Faculty & Staff

Dr. Emily H. Green

Music History

Associate Professor of Music
  • Music History
  • Advanced Topics in Music History
  • Popular Music in America
Education 
  • B.A., Cornell University
  • M.M., University of Missouri, Kansas City
  • M.A., Ph.D., Cornell University

Dr. Emily H. Green (she/her) specializes in the history of eighteenth- and nineteenth-century music in Europe and the United States. Her research focuses on a number of areas: the commodification of music, amateur musicians, publishing strategies, dedications, and most recently, the music of early Black Americans. Her narrative article in the Journal of the American Musicological Society, How to Read a Rondeau,” shows the many creative approaches that eighteenth-century amateur musicians could take when reading music in the home. (Her students should read it!) Looking more broadly at published music in this period, her book, Dedicating Music, 1785–1850, delves into musical dedications as a subject, investigating what they communicated to their readers, both in the marketplace and in the home.
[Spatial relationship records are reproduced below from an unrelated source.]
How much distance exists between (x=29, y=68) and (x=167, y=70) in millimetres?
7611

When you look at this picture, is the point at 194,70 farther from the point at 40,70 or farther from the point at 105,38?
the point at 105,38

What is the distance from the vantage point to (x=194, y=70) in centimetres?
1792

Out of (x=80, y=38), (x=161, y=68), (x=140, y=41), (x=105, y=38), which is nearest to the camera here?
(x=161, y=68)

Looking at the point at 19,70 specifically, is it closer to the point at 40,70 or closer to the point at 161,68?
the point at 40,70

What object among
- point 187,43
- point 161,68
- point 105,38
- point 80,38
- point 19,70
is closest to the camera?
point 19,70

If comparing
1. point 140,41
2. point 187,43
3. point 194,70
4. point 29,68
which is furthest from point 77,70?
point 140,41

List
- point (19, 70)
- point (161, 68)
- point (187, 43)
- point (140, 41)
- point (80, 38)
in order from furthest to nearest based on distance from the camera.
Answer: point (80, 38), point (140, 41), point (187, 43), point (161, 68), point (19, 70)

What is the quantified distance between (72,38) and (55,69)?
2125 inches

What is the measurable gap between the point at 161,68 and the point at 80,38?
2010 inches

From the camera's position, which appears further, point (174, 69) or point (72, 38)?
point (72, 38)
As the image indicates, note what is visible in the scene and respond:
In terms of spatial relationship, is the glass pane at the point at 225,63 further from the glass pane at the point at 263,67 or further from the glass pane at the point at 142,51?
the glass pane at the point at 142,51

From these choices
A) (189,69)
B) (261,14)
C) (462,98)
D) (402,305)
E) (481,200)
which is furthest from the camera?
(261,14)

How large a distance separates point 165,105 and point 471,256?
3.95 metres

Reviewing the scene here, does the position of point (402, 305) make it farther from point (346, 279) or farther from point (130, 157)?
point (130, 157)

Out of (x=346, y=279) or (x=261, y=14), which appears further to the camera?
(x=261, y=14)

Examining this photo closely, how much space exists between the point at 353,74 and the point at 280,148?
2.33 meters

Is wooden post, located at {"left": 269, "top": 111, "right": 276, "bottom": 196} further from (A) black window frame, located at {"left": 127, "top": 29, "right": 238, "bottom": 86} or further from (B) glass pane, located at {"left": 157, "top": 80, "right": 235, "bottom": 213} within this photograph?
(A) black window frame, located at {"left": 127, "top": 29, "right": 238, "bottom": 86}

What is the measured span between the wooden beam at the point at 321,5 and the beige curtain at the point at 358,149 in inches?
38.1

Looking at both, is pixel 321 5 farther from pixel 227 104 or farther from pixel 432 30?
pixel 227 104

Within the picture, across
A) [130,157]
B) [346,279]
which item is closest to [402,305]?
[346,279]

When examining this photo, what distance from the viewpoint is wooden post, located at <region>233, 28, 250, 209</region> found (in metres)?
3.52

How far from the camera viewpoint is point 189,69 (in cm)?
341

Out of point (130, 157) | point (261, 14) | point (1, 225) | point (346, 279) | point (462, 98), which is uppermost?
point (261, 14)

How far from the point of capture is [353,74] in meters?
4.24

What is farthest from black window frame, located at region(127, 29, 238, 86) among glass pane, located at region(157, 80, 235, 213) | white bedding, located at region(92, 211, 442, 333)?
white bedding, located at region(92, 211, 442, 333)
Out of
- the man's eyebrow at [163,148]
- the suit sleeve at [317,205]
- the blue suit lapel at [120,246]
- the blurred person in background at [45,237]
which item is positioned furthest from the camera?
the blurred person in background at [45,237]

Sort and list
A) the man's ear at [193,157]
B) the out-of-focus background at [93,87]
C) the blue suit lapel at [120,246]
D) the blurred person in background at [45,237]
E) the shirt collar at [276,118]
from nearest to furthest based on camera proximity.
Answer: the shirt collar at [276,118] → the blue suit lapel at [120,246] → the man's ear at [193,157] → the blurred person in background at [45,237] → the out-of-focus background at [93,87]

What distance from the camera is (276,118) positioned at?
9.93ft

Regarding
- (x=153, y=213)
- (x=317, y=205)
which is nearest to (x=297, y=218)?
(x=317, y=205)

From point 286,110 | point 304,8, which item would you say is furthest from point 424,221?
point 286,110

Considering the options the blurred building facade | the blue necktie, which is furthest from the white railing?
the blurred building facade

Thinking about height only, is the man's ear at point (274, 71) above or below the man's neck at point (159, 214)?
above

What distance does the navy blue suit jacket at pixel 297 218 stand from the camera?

It looks at the role of consumerism in the construction of taste; the role of published music in composers’ celebrity, capital, and prestige; the history of musical biography; and the histories of collaborative authorship and silent reading. The book’s tandem website with downloadable spreadsheets and data can be found here. Also related to the social history of music, she has co-edited with Catherine Mayes Consuming Music: Individuals, Institutions, Communities, 1730–1830 (Univ. of Rochester Press, 2017). Other work has been published in Current MusicologyEighteenth-Century MusicWidmungen bei Haydn und Beethovenand The Journal of Musicological Research, as well as The New York Times and NewMusicBox.

Her most recent research concerns music of Black American musicians in antebellum Virginia. In order to work on a multi-year project on this subject, she and her team of researchers won funding from 4-VA (2021-22), and she was named a Fenwick Fellow (2021-22). The project aims to establish resources that help music educators and performers learn about the sources and practices of these musicians. She also teaches a graduate course on nineteenth-century African American music.

She maintains a specialty in performance practice as a keyboardist on modern and historical instruments. She engages with a wide range of repertoire, from Froberger to Schubert to Louis Andriessen, and has given concerts as a solo, collaborative, and ensemble player on harpsichord and early and modern pianos.

Other areas of teaching specialty include: feminist and queer theory; pop, hip-hop, and music video; and post-war American music.

She has previously taught at Yale University’s Department of Music (as an American Council of Learned Societies New Faculty Fellow), the Peabody Conservatory, Catholic University of America, and American University.